Health care providers diagnose ASD by analysing a person’s behaviour and development. ASD can normally be diagnosed by the age of two. It is crucial to seek an evaluation as early as possible. The earlier ASD is diagnosed, the sooner treatments and services can begin.

The diagnostic evaluation is likely to include:


  • Medical and neurological examinations
  • Assessment of the child’s cognitive abilities
  • Assessment of the child’s language abilities
  • Observation of the child’s behaviour
  • An in-depth conversation with the child’s caregivers about the child’s behaviour and development
  • Assessment of age-appropriate skills needed to complete daily activities independently, such as eating, dressing, and toileting


Because ASD is a complex disorder that sometimes occurs with other illnesses or learning disorders, the comprehensive evaluation may include:


  • Blood tests
  • Hearing test


The outcome of the evaluation may result in a formal diagnosis and recommendations for treatment.


  • Restricted interests


The evaluation also may include a conversation with caregivers or other family members to learn about the person’s early developmental history, which can help ensure an accurate diagnosis.

Treatments and Therapies

Management for ASD should begin as early as possible after its diagnosis. Early treatment for ASD is very important as appropriate treatment and care can decrease individuals’ problems and also help them to learn new skills and develop their strengths.
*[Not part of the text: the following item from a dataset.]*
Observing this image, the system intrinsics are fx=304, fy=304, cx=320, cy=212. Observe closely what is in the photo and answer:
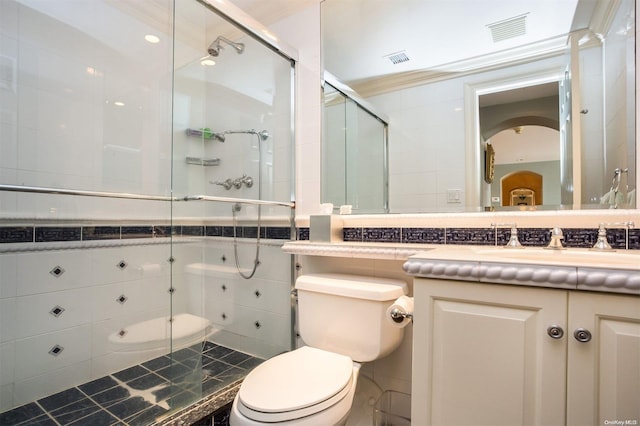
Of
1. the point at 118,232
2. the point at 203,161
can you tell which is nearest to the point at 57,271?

People with ASD may face a wide range of challenges, which means that there is no single best treatment for ASD. Working along with a health care provider is a crucial aspect of finding the right amalgamation of treatment and services.


A health care provider may suggest or prescribe medication to treat particular symptoms. With medication, a person with ASD may have fewer issues with:


  • Irritability
  • Aggression
  • Repetitive behaviour
  • Hyperactivity
  • Attention problems
  • Anxiety and depression


Behavioural, psychological, and educational support

People with ASD may be referred to a health care provider who has done specialization in serving behavioural, psychological, educational, or skill-building interventions. These programs are typically highly designed and effective, and they may involve caregivers, siblings, and other family members. These programs may help and support people with ASD:


  • Learn social, communication, and language skills
  • Reduce behaviours that interfere with day-to-day activity
  • Increase or develop upon strengths
  • Learn life skills that are mandatory for living independently


Other areas to approach

Many services, health programs, and other resources are available to help and support people diagnosed with ASD. Here are some points for recognising these additional services:


  • Contact your health care provider, local health department, school, or autism advocacy group to learn and understand special programs or local resources.
  • Find an autism support group. Sharing information and experiences and knowledge that can help people with ASD and their families to learn about treatment options and ASD-related programs.
  • Record conversations and discussion points with health care providers and teachers. This knowledge supports when it’s time to confirm which programs and services are most suitable.
  • Keep records or copies of health care reports and evaluations. This information may support people with ASD to qualify for special programs.



“Autism is like a rainbow. It has a bright side and a darker side. But every shade is important and beautiful.” — Rosie Tennant Doran


Come together and begin a new journey with “Project Global Cure” to support and elevate the people who are living with Autism, “It is different not less.”